### Task requirements:
Everything from the line containing "Toyota Hilux 2.5 D-4D 4X4 SRX 2011 Silver" through the line containing "На продажу: $699,900" in the listing below should be copied exactly, and nothing more.

### Entries supplied:
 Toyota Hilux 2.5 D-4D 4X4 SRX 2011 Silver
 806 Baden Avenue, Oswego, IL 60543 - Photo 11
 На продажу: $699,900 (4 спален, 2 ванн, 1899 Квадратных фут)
* * *
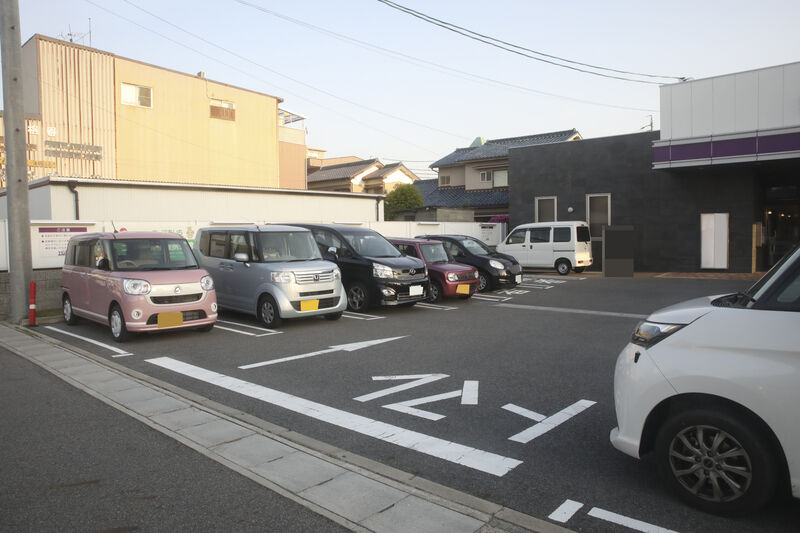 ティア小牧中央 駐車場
...
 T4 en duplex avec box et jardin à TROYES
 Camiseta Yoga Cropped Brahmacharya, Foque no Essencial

### Exercise result:
 Toyota Hilux 2.5 D-4D 4X4 SRX 2011 Silver
 806 Baden Avenue, Oswego, IL 60543 - Photo 11
 На продажу: $699,900 (4 спален, 2 ванн, 1899 Квадратных фут)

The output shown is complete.